### Supplied text
# Noob question. Did FA-1's.....



## OldNoob (Apr 30, 2016)

Did FA-1's ever pull stock without B units?


----------



## Greg Elmassian (Jan 3, 2008)




----------



## W3NZL (Jan 2, 2008)

Sure, lots of roads never bought any "B" units at all...
Paul R...


----------



## Scottychaos (Jan 2, 2008)

Possible combinations of Cab units:


A
AA
AAA
AAAA
AAAAAA
AB
ABB
ABBB
ABBBB
ABA
ABBA
ABBBA
AABB
AABBB
ABAB
AAAB

And many more!  you get the idea..
Probably the most common on most railroads was:

AA
AB
ABB
ABA
ABBA

But pretty much any combination was possible..
and even, rarely, the combination of:

B

was done!  many B-units has hostler controls, to allow a single B-unit to be moved around an engine terminal or the shops area..Not out on the road pulling a train though.

Sometines single A-units had to be used, most often on shortlines, where the loco couldnt be turned on the return run! So the A-unit had to run backwards at the head of the train! with the rear of the A-unit facing forward, with a crew member standing in the door! The WAG railroad of NE Pennsylvania was known for doing that a few times in the late 1970's. (with EMD F-units) Not ideal, but it was sometimes necessary..

Scot


----------



## OldNoob (Apr 30, 2016)

Scottychaos said:


> Possible combinations of Cab units:
> 
> 
> A
> ...


I prefer ABBA


----------



## OldNoob (Apr 30, 2016)

Thanks for all the responses and knowledge guys!


----------



## du-bousquetaire (Feb 14, 2011)

I think that the unit in the photo on the Long Island was just used as a cab (dummi unit) to control a push pull train , If I remember correctly the Long Island did that when they got U boats to make up Push pull trains at least they did with reformed Fairbank Morse units, I just ain't sure they did with the FA1 though. And I am not a long Island specialist.


----------



## s-4 (Jan 2, 2008)

The FA-1 was certainly designed that it could be used by it's self...However, I think you will find very few pictures of them doing so. Unlike later models, this engine was only intended for freight service. That said it had relatively low HP and low reliability so multiple unit lashups were a necessity. The later Canadian passenger version FPA-4 (similar looking to FA1) had better prime movers and were trusted to run alone for many many years.


----------



## OldNoob (Apr 30, 2016)

s-4 said:


> The FA-1 was certainly designed that it could be used by it's self...However, I think you will find very few pictures of them doing so. Unlike later models, this engine was only intended for freight service. That said it had relatively low HP and low reliability so multiple unit lashups were a necessity. The later Canadian passenger version FPA-4 (similar looking to FA1) had better prime movers and were trusted to run alone for many many years.


I just bought a Fa-1 that needs a lot of work, i was thinking of modding it to a FPA-4 there's not any very drastic cosmetic changes between the two.


----------



## Mike Toney (Feb 25, 2009)

### Your objective
Copy down the passage of the FA-1 forum thread above, from "## du-bousquetaire (Feb" up to and including "long Island specialist.".

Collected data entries
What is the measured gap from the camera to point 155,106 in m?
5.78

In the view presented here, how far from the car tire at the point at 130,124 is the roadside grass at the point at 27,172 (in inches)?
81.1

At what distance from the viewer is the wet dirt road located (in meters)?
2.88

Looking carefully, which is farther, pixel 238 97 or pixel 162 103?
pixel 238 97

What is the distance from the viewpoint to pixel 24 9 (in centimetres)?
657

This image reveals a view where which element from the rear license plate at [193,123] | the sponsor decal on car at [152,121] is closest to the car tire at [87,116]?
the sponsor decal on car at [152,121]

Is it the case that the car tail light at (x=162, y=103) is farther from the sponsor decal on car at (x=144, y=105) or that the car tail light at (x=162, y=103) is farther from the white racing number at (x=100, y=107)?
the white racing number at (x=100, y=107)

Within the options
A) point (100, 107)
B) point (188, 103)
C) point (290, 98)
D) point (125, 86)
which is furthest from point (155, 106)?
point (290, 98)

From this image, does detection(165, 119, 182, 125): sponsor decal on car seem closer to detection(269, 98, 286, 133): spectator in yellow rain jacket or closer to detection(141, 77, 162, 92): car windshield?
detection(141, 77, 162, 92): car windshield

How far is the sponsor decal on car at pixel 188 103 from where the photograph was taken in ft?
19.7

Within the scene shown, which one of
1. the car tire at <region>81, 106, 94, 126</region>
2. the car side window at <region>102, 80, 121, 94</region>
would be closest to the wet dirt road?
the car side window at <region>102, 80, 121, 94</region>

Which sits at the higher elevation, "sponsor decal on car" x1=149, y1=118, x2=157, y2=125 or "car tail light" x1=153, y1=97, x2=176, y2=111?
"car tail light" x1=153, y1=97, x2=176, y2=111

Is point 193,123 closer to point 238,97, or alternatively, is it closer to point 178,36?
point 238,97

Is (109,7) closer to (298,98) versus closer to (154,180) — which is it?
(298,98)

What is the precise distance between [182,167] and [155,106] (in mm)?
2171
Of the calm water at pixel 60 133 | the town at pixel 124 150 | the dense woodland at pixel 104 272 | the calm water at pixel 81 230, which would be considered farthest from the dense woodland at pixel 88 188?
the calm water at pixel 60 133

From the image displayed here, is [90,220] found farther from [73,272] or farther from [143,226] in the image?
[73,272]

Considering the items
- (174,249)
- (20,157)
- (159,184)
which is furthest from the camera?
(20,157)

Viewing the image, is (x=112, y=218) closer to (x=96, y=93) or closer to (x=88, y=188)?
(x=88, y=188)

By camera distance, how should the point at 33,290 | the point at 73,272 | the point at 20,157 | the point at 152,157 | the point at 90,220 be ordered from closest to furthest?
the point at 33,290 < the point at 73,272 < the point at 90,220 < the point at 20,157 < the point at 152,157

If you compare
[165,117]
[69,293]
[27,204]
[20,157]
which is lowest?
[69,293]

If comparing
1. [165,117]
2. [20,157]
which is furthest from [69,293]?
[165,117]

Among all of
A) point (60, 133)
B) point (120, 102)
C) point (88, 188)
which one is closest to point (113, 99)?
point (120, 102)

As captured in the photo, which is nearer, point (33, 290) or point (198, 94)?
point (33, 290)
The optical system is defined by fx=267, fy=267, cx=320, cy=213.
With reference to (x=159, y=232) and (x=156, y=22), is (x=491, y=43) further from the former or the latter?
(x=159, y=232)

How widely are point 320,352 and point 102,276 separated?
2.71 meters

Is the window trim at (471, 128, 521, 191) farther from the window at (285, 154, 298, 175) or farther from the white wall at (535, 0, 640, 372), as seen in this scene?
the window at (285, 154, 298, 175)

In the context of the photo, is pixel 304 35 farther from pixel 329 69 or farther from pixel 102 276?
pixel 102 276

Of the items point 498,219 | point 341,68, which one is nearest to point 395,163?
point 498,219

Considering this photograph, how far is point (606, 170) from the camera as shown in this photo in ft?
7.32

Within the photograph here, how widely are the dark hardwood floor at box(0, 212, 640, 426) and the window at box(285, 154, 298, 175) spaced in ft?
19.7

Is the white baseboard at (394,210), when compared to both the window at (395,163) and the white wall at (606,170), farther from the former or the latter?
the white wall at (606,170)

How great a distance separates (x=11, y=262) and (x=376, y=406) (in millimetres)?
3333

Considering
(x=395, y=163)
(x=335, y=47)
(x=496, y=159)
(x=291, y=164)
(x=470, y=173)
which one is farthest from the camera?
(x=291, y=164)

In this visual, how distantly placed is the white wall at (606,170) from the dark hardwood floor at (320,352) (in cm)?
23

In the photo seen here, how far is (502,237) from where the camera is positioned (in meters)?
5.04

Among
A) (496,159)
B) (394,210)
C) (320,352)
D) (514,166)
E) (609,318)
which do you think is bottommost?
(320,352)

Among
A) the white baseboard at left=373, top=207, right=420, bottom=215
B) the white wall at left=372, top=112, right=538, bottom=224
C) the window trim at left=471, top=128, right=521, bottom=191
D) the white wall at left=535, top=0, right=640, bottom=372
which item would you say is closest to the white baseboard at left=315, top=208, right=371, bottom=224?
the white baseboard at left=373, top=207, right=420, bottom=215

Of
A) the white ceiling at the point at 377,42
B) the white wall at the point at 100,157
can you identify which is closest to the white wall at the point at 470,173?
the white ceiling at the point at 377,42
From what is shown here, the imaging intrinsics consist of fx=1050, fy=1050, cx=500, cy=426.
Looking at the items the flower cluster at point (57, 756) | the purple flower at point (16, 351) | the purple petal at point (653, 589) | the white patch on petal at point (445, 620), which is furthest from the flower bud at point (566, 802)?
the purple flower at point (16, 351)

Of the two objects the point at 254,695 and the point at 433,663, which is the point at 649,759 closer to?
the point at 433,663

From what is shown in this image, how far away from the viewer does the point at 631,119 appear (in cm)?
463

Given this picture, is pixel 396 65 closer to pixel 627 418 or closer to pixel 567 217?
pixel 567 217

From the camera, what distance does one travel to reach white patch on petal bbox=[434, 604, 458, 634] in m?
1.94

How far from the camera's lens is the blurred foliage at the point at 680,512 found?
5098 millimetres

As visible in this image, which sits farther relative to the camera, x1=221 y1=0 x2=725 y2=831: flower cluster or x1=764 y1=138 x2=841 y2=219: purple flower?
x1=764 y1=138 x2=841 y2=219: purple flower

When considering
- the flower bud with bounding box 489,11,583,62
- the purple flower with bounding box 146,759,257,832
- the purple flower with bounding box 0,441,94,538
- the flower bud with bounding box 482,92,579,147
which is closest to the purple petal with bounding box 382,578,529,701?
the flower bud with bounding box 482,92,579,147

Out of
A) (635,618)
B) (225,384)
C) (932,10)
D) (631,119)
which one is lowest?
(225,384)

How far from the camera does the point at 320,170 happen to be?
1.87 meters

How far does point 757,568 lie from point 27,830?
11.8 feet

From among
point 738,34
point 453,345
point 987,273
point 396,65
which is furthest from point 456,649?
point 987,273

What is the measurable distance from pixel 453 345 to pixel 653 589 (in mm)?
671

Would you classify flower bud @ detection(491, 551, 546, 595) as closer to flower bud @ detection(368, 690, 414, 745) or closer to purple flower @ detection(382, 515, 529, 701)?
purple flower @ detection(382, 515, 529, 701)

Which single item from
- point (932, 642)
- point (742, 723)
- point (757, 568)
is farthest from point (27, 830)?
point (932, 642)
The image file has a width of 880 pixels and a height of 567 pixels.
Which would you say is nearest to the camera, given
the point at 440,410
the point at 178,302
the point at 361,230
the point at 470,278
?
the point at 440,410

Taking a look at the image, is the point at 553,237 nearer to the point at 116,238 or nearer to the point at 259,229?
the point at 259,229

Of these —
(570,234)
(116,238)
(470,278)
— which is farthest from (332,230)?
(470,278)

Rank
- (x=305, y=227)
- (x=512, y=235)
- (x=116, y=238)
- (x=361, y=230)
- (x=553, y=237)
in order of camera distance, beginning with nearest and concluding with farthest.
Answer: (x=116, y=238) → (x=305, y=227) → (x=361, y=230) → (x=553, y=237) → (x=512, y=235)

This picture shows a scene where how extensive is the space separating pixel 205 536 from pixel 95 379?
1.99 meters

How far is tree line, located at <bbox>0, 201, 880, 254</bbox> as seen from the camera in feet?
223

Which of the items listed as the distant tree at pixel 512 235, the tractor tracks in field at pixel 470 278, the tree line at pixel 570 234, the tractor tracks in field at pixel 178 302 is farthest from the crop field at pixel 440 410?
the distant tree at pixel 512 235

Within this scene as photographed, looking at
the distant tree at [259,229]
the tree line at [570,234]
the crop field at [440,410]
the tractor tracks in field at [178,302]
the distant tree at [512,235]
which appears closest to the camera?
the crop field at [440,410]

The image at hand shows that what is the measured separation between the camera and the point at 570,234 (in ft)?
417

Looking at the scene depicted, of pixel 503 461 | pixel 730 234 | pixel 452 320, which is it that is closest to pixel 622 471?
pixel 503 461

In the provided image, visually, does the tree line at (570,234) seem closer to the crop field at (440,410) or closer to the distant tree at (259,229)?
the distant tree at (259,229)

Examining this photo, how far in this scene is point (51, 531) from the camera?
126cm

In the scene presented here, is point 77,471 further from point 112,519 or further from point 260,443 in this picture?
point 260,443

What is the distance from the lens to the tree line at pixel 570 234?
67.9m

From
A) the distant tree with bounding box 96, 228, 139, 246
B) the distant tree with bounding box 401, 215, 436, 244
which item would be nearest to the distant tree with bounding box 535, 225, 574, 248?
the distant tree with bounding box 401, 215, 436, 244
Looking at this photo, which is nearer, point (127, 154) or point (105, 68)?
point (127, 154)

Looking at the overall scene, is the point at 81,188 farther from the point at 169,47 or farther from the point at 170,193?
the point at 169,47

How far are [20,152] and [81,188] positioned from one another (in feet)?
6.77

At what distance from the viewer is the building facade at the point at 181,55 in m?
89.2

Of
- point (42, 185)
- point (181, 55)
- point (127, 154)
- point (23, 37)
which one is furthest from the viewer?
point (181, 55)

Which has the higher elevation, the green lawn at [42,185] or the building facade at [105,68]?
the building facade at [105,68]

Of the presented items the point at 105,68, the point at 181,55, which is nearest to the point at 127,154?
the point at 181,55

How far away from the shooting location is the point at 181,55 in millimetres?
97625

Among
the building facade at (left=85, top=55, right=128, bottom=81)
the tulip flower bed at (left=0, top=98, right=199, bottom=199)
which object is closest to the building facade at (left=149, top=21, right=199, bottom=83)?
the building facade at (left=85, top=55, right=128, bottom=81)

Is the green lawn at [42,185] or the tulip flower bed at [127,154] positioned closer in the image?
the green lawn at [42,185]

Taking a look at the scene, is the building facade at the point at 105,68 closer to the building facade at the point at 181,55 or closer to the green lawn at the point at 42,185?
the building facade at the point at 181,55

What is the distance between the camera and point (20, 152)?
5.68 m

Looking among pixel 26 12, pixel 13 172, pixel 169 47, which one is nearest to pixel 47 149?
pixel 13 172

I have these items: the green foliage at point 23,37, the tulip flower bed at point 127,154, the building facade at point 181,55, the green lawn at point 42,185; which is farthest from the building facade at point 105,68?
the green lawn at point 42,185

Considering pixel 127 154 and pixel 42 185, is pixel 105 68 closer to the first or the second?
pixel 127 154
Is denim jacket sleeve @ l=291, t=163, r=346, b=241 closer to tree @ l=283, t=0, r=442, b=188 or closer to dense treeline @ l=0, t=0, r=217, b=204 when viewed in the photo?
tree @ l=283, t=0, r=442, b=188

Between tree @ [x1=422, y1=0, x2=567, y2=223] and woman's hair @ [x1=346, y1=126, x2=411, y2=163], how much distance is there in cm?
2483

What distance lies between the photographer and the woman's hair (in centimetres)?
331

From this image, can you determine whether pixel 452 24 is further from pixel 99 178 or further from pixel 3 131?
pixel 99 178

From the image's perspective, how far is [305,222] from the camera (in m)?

### Output of the task
## du-bousquetaire (Feb 14, 2011)

I think that the unit in the photo on the Long Island was just used as a cab (dummi unit) to control a push pull train , If I remember correctly the Long Island did that when they got U boats to make up Push pull trains at least they did with reformed Fairbank Morse units, I just ain't sure they did with the FA1 though. And I am not a long Island specialist.